Vous vous souvenez probablement de cette scène mythique du film de Charlie Chaplin, dans laquelle le héros en est réduit à manger ses brodequins après avoir épuisé toutes ses provisions en compagnie du « méchant », le fruste Big Jim. Faisant contre mauvaise fortune bonne figure, il feint de se délecter du cuir allant jusqu’à sucer consciencieusement les clous comme s’il s’agissait des os de quelque volatile. John McAfee, célèbre concepteur de systèmes de sécurité informatique, a promis de répéter l’expérience si lui et son équipe ne parvenaient pas à déchiffrer l’iPhone de l’auteur de la tuerie de San Bernardino en moins de trois semaines.

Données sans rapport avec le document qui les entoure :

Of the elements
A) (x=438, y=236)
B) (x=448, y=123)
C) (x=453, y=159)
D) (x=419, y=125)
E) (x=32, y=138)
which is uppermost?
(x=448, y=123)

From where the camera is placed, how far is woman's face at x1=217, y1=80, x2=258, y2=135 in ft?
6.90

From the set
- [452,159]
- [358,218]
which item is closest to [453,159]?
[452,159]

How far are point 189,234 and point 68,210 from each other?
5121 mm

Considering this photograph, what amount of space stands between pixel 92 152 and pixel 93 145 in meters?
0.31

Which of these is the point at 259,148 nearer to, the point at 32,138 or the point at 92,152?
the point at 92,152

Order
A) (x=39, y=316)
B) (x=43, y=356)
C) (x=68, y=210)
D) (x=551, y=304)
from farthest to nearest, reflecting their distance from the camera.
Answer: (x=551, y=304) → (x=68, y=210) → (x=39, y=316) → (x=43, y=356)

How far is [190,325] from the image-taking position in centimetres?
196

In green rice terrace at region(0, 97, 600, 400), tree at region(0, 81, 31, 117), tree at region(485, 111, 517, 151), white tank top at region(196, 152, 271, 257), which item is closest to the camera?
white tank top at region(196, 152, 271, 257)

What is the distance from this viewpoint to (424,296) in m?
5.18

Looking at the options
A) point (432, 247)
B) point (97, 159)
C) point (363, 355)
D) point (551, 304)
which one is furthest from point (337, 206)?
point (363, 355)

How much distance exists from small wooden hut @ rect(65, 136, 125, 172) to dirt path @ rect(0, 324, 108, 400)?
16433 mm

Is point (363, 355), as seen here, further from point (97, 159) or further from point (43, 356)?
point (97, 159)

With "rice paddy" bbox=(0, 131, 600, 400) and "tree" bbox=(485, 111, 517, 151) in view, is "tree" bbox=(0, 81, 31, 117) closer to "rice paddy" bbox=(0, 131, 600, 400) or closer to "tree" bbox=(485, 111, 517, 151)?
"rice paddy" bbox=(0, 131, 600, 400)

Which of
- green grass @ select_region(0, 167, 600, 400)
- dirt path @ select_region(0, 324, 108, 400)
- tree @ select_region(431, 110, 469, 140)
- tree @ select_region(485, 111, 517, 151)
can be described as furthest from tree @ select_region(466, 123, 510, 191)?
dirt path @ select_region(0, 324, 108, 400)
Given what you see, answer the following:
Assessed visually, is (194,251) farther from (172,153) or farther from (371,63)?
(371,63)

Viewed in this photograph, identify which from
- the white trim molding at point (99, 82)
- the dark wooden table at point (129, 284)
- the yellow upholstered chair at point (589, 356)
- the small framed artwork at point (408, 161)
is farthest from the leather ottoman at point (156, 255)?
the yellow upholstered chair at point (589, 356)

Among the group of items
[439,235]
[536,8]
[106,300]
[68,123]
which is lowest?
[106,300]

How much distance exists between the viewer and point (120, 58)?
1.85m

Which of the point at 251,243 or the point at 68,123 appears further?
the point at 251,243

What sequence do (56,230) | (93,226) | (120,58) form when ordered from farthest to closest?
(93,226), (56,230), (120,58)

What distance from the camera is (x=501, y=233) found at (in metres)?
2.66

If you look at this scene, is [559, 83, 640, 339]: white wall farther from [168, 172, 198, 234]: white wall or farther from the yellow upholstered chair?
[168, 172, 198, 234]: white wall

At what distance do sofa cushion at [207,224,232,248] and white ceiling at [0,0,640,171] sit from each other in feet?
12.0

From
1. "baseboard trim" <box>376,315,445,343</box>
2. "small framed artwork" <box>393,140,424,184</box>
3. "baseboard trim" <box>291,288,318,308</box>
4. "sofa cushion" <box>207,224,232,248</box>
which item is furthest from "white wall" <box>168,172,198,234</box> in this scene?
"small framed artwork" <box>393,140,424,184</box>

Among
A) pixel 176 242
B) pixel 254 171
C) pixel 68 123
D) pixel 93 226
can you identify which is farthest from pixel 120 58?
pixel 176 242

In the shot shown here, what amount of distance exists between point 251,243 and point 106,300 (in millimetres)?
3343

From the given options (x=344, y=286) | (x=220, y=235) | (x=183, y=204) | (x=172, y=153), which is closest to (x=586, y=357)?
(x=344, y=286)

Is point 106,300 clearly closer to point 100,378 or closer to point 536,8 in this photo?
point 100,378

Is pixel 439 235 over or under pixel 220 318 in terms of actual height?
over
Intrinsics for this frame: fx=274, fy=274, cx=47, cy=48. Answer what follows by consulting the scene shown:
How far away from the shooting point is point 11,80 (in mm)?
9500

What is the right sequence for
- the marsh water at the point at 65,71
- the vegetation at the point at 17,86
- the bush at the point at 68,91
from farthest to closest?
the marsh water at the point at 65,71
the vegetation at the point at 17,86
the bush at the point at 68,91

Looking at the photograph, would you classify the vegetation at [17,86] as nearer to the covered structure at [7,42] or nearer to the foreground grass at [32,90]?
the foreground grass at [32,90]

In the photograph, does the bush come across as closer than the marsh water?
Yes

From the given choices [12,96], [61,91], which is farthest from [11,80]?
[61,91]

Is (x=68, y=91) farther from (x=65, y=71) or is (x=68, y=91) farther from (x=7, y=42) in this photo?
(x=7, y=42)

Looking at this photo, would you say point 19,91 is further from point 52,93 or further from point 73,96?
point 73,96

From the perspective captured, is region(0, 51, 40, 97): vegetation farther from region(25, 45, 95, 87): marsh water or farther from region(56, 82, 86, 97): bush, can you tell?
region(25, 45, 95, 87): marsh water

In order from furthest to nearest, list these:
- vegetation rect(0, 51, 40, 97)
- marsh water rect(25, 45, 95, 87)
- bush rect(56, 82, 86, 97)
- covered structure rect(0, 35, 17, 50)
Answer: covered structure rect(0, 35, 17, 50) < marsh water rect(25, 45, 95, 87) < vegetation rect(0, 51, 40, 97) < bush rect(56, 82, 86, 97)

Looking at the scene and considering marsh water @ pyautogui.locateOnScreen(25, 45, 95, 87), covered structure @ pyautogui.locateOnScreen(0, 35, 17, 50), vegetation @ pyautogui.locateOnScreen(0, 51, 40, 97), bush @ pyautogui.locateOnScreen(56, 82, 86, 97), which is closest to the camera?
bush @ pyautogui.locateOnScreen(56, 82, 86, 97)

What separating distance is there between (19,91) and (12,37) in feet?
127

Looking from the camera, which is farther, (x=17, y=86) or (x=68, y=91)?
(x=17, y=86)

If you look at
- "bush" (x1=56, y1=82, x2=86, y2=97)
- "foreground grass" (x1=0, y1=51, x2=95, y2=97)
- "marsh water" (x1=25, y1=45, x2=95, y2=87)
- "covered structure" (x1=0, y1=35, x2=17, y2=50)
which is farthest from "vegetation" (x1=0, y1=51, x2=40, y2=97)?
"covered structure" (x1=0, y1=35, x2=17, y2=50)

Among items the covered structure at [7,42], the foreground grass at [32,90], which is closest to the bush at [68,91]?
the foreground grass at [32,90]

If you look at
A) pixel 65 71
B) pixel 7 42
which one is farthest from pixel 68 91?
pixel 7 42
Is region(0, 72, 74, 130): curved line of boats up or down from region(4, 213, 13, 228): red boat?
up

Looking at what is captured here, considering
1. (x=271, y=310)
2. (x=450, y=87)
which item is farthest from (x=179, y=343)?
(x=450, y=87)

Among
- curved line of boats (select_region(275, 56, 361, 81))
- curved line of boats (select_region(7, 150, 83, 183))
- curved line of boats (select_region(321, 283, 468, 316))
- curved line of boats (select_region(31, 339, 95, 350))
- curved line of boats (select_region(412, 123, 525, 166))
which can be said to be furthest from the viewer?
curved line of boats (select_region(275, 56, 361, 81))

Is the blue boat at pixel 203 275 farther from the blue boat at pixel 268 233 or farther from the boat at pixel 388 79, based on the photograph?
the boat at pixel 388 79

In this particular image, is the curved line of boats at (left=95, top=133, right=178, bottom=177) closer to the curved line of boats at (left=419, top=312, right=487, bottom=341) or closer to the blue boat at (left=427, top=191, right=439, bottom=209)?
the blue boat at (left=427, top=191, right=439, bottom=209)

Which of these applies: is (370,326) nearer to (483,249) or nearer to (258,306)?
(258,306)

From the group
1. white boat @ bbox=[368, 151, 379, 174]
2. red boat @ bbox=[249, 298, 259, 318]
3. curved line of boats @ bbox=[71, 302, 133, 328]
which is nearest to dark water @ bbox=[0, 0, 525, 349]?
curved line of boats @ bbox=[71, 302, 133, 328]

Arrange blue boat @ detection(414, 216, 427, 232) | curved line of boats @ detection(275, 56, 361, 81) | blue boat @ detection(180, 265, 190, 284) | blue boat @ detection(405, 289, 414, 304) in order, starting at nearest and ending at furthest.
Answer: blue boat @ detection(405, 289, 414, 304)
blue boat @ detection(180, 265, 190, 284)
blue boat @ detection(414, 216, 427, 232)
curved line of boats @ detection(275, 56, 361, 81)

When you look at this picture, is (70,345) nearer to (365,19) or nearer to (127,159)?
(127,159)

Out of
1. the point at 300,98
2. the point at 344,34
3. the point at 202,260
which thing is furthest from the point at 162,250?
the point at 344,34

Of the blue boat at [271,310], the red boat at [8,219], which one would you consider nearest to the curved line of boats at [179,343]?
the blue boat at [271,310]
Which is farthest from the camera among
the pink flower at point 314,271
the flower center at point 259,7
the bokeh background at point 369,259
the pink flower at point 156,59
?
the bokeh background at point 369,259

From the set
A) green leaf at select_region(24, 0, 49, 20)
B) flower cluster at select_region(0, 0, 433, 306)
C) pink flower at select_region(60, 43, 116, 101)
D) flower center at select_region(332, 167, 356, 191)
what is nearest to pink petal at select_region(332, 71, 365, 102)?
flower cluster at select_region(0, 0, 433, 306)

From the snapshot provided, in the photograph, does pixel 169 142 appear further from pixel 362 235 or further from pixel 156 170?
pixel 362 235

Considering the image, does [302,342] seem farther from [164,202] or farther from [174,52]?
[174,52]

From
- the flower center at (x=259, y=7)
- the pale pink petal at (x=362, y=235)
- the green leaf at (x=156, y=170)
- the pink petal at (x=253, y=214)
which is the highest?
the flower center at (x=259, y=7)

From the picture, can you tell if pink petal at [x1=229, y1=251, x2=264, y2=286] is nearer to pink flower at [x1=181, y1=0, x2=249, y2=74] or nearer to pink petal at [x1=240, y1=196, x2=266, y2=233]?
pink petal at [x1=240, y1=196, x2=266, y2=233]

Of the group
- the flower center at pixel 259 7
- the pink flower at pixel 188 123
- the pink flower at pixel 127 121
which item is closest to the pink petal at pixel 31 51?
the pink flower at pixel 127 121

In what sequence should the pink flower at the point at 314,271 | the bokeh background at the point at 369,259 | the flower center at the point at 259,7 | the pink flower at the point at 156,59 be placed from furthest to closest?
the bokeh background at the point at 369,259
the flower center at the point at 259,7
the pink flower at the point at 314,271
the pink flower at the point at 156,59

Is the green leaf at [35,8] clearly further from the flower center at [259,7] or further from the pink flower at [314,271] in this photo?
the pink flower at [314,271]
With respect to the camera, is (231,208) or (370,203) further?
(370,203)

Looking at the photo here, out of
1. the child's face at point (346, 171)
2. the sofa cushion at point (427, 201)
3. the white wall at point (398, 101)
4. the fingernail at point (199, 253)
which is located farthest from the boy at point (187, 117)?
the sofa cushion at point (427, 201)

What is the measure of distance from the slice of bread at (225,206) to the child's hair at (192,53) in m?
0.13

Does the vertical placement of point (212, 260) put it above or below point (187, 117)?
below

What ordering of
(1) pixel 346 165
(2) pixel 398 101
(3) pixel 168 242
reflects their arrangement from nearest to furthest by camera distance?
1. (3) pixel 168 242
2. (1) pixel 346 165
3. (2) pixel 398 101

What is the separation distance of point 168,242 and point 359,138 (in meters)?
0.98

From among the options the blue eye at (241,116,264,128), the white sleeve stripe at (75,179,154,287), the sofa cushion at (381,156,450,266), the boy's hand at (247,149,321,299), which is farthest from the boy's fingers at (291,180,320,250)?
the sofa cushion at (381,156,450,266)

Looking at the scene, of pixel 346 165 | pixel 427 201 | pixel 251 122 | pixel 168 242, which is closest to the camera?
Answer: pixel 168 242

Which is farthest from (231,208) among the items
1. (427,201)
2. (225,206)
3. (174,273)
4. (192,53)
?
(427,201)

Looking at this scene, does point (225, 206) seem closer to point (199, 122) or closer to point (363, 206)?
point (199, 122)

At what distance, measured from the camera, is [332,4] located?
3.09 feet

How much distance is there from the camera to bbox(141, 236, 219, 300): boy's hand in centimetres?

L’affaire a fait grand bruit aux États-Unis. Après la tuerie de San Bernardino et la saisie du téléphone du meurtrier, le FBI s’est révélé incapable de percer le chiffrement de son iPhone 5 et a donc demandé à Apple de coopérer avec la justice fédérale en lui donnant l’accès aux données contenues dans l’appareil. En effet, le système d’exploitation du smartphone est conçu pour supprimer automatiquement ces informations après 8 tentatives infructueuses d’accès avec un mot de passe erroné. Sans rentrer dans les détails techniques, il existe une méthode de contournement des chiffrements par mot de passe dite de « force brute » qui consiste à essayer toutes les combinaisons possibles de caractères jusqu’à tomber sur la bonne. Si vous avez déjà perdu la combinaison de votre cadenas de valise, vous savez que le procédé est long et fastidieux. Le FBI a donc demandé à Apple par l’intermédiaire d’une juge californienne de lui fournir une « porte de derrière » comme celle de l’employé du magasin qui vous déverrouille votre valise en un tournemain. Refus de la firme de Cupertino qui craint que cela cause un précédent permettant à l’état fédéral de s’immiscer dans la vie privée de ses clients.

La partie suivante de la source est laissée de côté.